* START *
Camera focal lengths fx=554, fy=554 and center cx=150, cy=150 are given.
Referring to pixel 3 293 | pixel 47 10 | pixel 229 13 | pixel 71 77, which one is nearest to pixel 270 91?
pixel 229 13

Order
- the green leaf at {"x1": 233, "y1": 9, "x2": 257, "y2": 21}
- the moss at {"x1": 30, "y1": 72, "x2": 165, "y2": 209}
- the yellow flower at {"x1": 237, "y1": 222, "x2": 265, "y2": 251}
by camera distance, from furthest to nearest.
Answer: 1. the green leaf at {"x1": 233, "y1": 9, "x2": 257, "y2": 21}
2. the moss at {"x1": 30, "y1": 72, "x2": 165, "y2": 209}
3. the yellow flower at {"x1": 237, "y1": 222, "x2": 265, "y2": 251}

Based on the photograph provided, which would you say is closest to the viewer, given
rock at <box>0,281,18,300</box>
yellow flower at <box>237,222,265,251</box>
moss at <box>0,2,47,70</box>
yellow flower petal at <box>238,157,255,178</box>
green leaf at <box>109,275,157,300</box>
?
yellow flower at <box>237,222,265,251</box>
* END *
* START *
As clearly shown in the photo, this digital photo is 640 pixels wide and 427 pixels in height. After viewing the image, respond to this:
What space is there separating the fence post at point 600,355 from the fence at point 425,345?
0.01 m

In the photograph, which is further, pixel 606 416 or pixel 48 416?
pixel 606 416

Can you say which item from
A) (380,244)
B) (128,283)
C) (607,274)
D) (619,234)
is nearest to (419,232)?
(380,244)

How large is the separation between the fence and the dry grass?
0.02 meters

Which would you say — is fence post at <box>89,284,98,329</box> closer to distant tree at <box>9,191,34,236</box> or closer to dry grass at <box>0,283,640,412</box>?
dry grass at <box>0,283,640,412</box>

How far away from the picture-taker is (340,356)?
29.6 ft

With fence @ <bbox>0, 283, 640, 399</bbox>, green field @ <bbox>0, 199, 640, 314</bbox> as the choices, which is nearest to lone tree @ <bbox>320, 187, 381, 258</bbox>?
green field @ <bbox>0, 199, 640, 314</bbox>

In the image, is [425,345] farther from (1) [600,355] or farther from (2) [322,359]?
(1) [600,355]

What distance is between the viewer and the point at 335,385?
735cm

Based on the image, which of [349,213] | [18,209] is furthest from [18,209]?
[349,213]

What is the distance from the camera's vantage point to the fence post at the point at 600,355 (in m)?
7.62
* END *
▶ What is required: Copy out the part of the records that opens with the line containing "Can you say which item from" and closes with the line containing "0.02 meters", shifting every number in its answers (the point coordinates and the distance) up by 59 and keeping every other line unchanged. Give only that part.

▶ Final result:
Can you say which item from
A) (380,244)
B) (128,283)
C) (607,274)
D) (619,234)
is nearest to (419,232)?
(439,303)

How large is the separation between the fence and the dry grass?
59.02 meters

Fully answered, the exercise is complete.